3. Sharp sand or Perlite or cat-litter 20%


The most important thing is that the compost should never dry out completely.
Keep plants just barely moist in winter.
Water well during the spring & autumn main growing periods, allowing the top 1/3 rd of the compost to dry before watering again.
Give the plants a little less water after flowering, when they appreciate a little rest.
During the hot, dry summer months, gentle misting is beneficial. Rainwater is best, cold tea second and tap water only as a last resort.


With this compost some feeding will be beneficial when watering. I recommend any feed suitable for tomatoes (i.e. low nitrogen, high potash).
I feed every third watering during the spring and summer.


Flowers should form on 2 -3 year old-plants. I recommend restricting the size of pot for maximum flower production. Orchid cacti with one or two cuttings per 6 inch or 8 inch pot can be kept at this size, and root bound, indefinitely. With mature plants, some of the old, marked stems should be cut back within six inches of the pot to encourage fresh growth and thus healthier and better-looking plants.

Other Epiphytic Cacti

The same cultural conditions as given above apply to the following plants.

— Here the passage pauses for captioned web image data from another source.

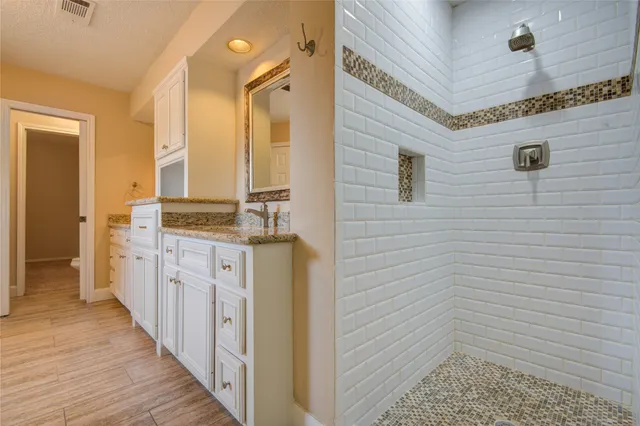 a spacious bathroom with a granite countertop sink and a mirror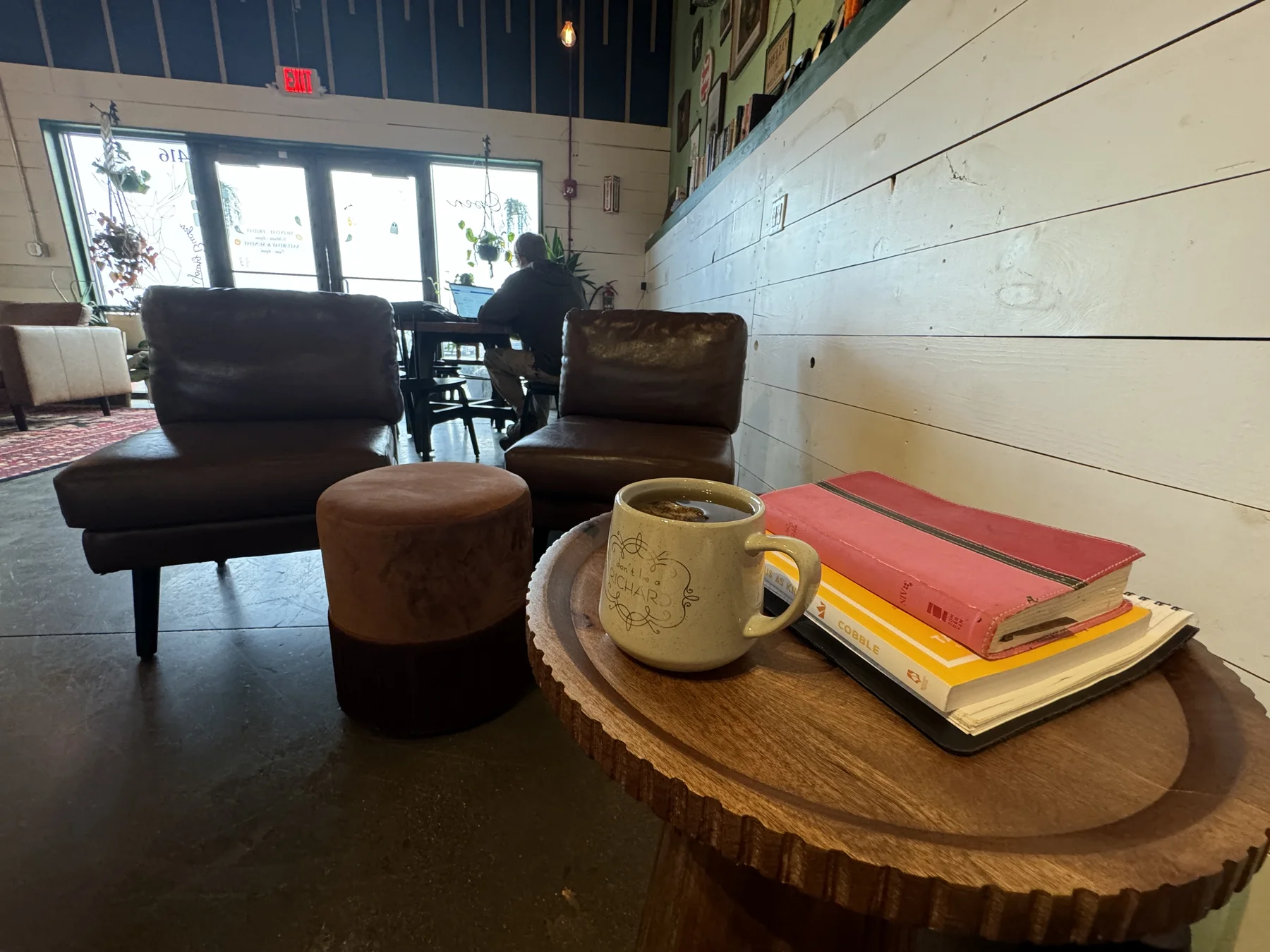 Coffee mug and books in a cozy seating corner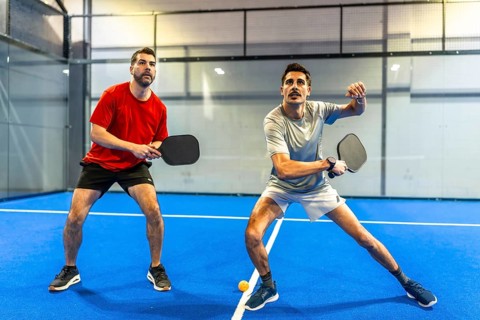Two active men engaging in a pickleball match on a blue indoor court, concentrating on hitting the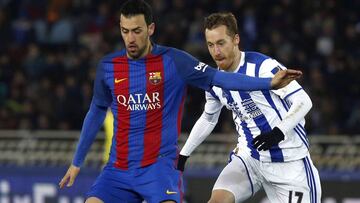 El centrocampista del F. C. Barcelona, Sergio Busquets, protege el bal&oacute;n ante el jugador de la Real Sociedad, David Zurutuza, durante el encuentro correspondiente a la ida de los cuartos de final de la Copa del Rey, que disputan esta noche en el estadio de Anoeta, en San Sebasti&aacute;n.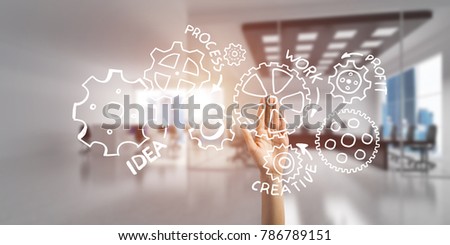 Close of businesswoman hand touching gears on screen with palm and office at background
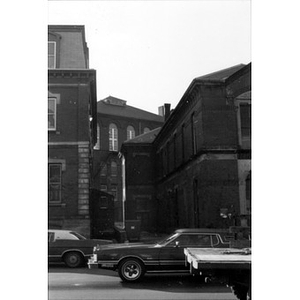 View of the alleyway between La Alianza Hispana's headquarters, 409 Dudley Street (building on left) and 407 Dudley Street (on right), taken from across the street; there are cars driving by in the foreground.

The only difference is that a little more light should be given than recommended for Epiphyllums.
Other epiphytes worth growing include Heliocereus, Selenicereus (Queen of the Night), Aporocactus (Rat's Tails), Nopalxochia, Disocactus and Rhipsalis.


The Easter Cacti are now known as Rhipsalidopsis or Hatiora.
These produce their flowers in April and May, lasting for about six weeks, and will sometimes flower again in the autumn also.
Cultivation is as for the Epiphyllum above, except that they should be kept cooler during the resting period from October until the buds become visible in the spring. Watering and feeding are then gradually increased and continued until late autumn.
Easter cacti are more prone to segment drop on drying out than other epiphytes when watering is not regular.


Christmas cacti are probably the best known and most popular houseplants in the world. They are popular because they are so easy to grow in the house and produce many flowers at a time when flowers are rarely seen.
Today, the Christmas cacti we see in the shops (- their Latin name is now Schlumbergera although they used to be called Zygocactus ) are all cultivars (horticultural hybrids) obtained by crosses ( or chance "sports") between the recognized nine species discovered in the wild.

Cultivation as for Epiphyllum above.
To guarantee flowering - Christmas cacti are "short day/long night” plants. They will only start to produce their buds when dark winter nights are longer than 13 hours. They must therefore be put somewhere where they get "natural" long nights
To overcome this problem, plants can be put outdoors from August to mid-September (in a shady place), or in any room not used for long periods at night. Once buds are visible, plants can be returned to their usual position in the house, and will develop flowers normally, whatever the light regime.

Plants will tend to flower more freely if tightly potted, so don't use too-large pots.

Temperature - Varieties vary, but most will flower at Christmas if kept at 50 to 55 deg. F (10 to 12 deg. C) from September to December. Kept at their advised minimum of 40 deg. F (5 deg. C) some may not flower until February.

To obtain pure flower colours with the white & yellow cultivars a minimum of 60 deg. F (14 deg. C) is needed (only from bud-set until flowering!) otherwise they will be tinged pink or orange.